/---

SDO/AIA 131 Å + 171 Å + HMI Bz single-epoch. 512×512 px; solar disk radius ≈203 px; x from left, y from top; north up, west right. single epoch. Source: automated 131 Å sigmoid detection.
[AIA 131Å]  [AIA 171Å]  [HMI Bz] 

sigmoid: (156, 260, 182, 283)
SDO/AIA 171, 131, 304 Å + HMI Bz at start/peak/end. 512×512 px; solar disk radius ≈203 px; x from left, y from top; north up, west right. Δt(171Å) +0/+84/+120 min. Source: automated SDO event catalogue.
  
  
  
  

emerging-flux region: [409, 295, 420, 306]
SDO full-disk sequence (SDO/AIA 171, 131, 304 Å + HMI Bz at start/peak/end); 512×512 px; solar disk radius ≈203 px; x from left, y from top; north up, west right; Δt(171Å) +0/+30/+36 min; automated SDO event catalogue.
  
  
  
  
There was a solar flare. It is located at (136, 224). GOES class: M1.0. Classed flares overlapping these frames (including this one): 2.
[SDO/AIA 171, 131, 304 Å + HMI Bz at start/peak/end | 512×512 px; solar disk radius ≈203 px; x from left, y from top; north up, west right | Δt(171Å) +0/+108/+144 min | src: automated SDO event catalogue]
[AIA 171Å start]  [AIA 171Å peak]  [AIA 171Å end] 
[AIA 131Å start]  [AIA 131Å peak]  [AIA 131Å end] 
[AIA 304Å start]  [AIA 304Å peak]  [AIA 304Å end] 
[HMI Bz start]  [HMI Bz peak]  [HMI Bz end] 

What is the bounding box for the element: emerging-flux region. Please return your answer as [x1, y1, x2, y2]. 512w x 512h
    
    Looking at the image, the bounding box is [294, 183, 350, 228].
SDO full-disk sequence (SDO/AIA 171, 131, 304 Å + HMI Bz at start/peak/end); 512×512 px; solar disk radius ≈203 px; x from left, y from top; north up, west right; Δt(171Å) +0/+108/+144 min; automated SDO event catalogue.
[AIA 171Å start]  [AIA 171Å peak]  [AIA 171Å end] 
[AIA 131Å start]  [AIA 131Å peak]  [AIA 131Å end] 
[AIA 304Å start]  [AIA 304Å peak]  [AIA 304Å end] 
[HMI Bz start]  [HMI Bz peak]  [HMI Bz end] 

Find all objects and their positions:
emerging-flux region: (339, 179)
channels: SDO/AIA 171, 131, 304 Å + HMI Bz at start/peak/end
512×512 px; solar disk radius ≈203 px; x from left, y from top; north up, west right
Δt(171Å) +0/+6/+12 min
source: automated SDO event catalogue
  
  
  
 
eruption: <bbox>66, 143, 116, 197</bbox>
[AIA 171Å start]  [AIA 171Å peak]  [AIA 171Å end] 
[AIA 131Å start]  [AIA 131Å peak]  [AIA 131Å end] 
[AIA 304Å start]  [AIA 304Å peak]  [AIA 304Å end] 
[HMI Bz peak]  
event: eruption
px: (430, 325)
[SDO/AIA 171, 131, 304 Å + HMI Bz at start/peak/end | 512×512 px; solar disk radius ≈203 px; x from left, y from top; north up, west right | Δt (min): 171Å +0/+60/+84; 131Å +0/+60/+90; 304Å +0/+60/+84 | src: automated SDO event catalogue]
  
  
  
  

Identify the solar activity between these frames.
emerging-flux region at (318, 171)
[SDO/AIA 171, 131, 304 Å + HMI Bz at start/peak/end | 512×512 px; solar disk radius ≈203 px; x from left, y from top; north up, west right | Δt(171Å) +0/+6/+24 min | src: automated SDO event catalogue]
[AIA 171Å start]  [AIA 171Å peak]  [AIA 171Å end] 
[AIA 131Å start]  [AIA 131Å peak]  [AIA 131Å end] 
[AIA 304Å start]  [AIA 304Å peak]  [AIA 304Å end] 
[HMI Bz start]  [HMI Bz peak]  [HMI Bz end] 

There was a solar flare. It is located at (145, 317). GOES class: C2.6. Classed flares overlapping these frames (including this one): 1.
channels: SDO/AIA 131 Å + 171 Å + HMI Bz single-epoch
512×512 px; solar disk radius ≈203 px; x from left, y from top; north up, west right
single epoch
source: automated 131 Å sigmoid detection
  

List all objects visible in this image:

\---

*TASK ITEM*. Across the whole listing above, find every line with the string "this" and copy it.

*REPLY*.
There was a solar flare. It is located at (136, 224). GOES class: M1.0. Classed flares overlapping these frames (including this one): 2.
There was a solar flare. It is located at (145, 317). GOES class: C2.6. Classed flares overlapping these frames (including this one): 1.
List all objects visible in this image:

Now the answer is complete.